Christian Quenum, coach de Renaissance BBC estime que les conflits entre acteurs et l'absence d'une relève sont sources du faible niveau constaté. « On n'a pas besoin du phare pour constater que le niveau est bas. On a eu de belles équipes et de bons joueurs par le passé, mais la relève n'a pas pu être assurée. Auparavant, il n'y avait qu'un groupe d'initiés qui était envoyé aux différentes formations. Quand ils revenaient, il n'y avait pas de partage avec les autres, c'était un peu individualiste. Je jette vraiment la pierre à nous-mêmes d'abord, aux entraîneurs, et puis à nos anciens. Il y avait des formes d'opposition et d'inculture de la crainte de l'autre. Il n'y avait pas une bonne ambiance autour du basketball. Sinon, on avait d'excellents athlètes et ça aurait pu nous mener très loin. »

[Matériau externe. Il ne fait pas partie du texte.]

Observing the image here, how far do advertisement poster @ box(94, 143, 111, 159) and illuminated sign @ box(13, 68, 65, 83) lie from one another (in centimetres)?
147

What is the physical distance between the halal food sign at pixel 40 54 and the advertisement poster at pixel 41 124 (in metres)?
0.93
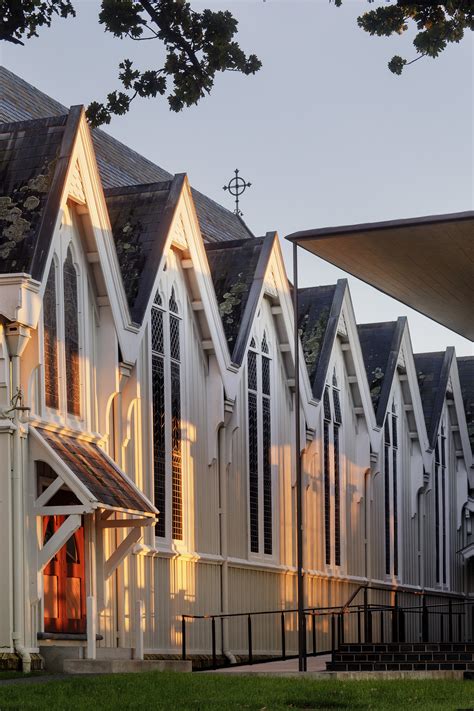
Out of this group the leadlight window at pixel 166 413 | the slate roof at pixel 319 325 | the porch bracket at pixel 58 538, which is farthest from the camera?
the slate roof at pixel 319 325

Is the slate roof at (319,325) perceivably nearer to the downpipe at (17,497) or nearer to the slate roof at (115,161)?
the slate roof at (115,161)

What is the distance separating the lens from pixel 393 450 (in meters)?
44.5

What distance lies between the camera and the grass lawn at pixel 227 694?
16781 millimetres

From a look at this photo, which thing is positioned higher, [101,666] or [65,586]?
[65,586]

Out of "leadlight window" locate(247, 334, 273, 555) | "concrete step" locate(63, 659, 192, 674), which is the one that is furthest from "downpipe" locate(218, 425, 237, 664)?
"concrete step" locate(63, 659, 192, 674)

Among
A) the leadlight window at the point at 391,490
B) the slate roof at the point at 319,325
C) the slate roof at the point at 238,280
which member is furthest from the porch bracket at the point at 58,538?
the leadlight window at the point at 391,490

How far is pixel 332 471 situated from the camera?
3916 centimetres

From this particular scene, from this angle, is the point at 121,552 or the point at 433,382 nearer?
the point at 121,552

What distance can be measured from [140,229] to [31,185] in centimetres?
455

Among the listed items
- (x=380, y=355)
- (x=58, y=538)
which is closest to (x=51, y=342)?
(x=58, y=538)

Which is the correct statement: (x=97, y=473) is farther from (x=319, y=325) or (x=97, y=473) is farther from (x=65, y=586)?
(x=319, y=325)

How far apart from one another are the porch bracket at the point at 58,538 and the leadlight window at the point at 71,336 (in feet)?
8.70

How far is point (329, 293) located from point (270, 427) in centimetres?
673

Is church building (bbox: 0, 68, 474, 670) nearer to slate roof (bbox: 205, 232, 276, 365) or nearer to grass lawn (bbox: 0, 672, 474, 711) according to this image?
slate roof (bbox: 205, 232, 276, 365)
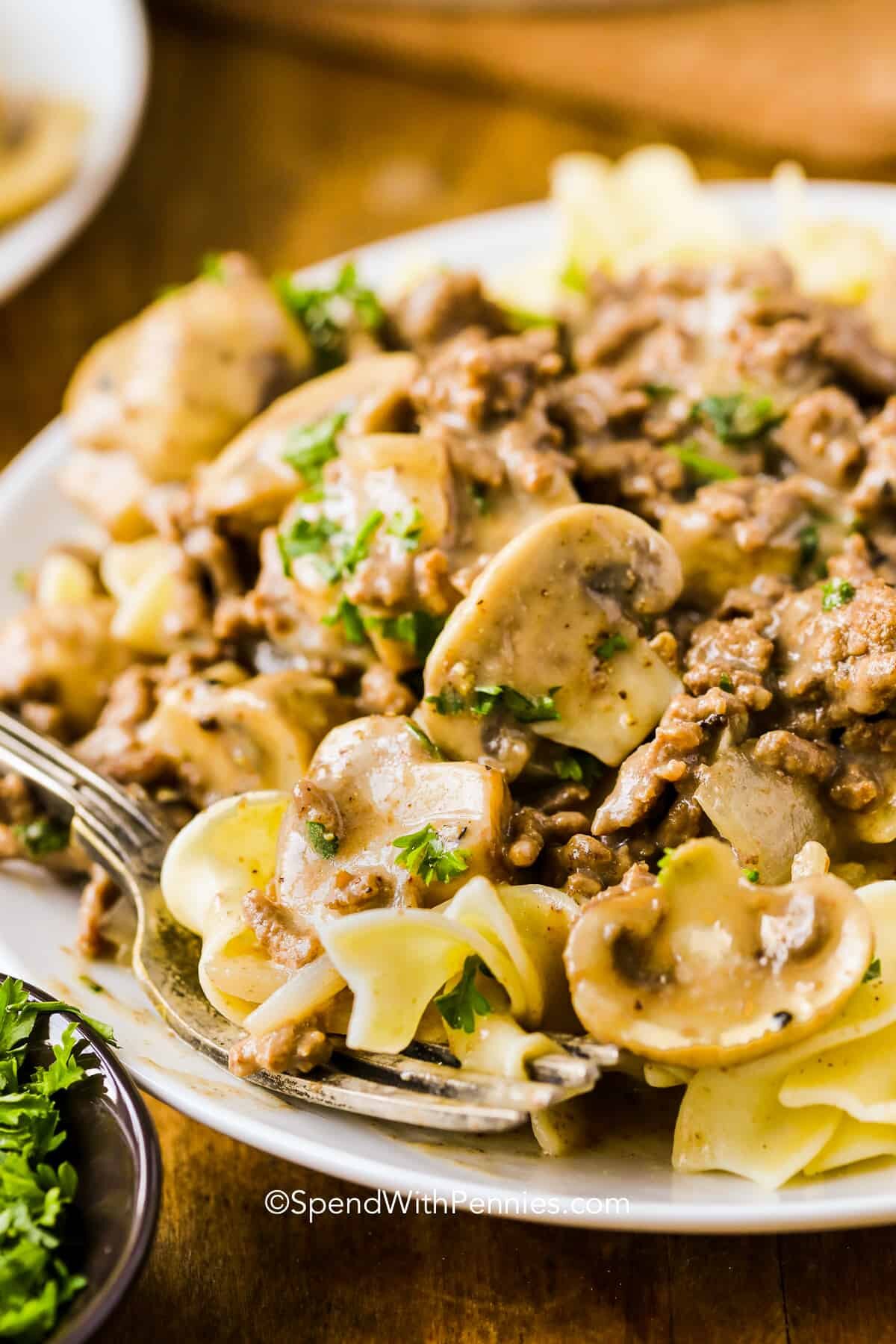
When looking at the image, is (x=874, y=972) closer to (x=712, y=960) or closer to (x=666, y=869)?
(x=712, y=960)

« On devrait par exemple exiger à chaque club pro d'avoir des équipes de catégorie de jeunes. Si vous ne formez pas, vous serez obligé de toujours recourir aux joueurs de l'extérieur ou aux joueurs d'autres équipes. Mais ce faisant, il n'y aura pas de compétition. Au niveau des dames, c'est l'hécatombe. Les jeunes filles abandonnent l'activité », regrette le technicien.
«Assurer la formation à la base et soutenir la génération actuelle»
Le diagnostic ainsi posé, il s'avère nécessaire pour l'ensemble du mouvement du basketball béninois de retrousser les manches pour développer au mieux la balle au panier à travers le pays. Un joueur du championnat qui a requis l'anonymat suggère la formation à la base et l'accompagnement des jeunes.
« Pour moi, il faut travailler sur la formation à la base et soutenir la génération actuelle. Ceci a déjà commencé avec les classes sportives. Et ceux-là qui ne sont pas scolarisés et qui aiment le basket ? Il faut pouvoir récupérer ces éventuels talents pour insertion dans les centres ou académies. À court terme, il faut motiver la génération actuelle, qui est un mélange de joueurs qui ont eu la chance de passer par les catégories d'âges. Ils ont été plus ou moins suivis. Les joueurs ont envie de travailler dur et tout donner mais il faut un minimum de soutien », diagnostique t-il. « Une autre politique qui pourrait bien marcher, c’est de faire voyager les jeunes talentueux, les frotter au climat du haut niveau. Quand ils finiront leur apprentissage, ils pourront revenir jouer pour le Bénin» a complété le joueur.
L'unité et la formation de l'ensemble des acteurs de la chaîne de basketball devraient en effet permettre au Bénin de relever le niveau de son basketball les prochaines années. Cette politique a commencé assure Christian Quenum. « Aujourd'hui, les entraîneurs essaient de se mettre ensemble, essaient de partager. Je suis content de voir que la fédération a décidé d'organiser des formations après quatre ans. Il y a un lot d'entraîneurs qui ont été récemment formés au level 1 FIBA. Je vois les arbitres aussi se faire former. Il n'y a rien sans la formation », note t-il. Les multiples démarches entreprises pour avoir une réaction de la Fédération béninoise de basketball n'ont pas eu de suite favorable.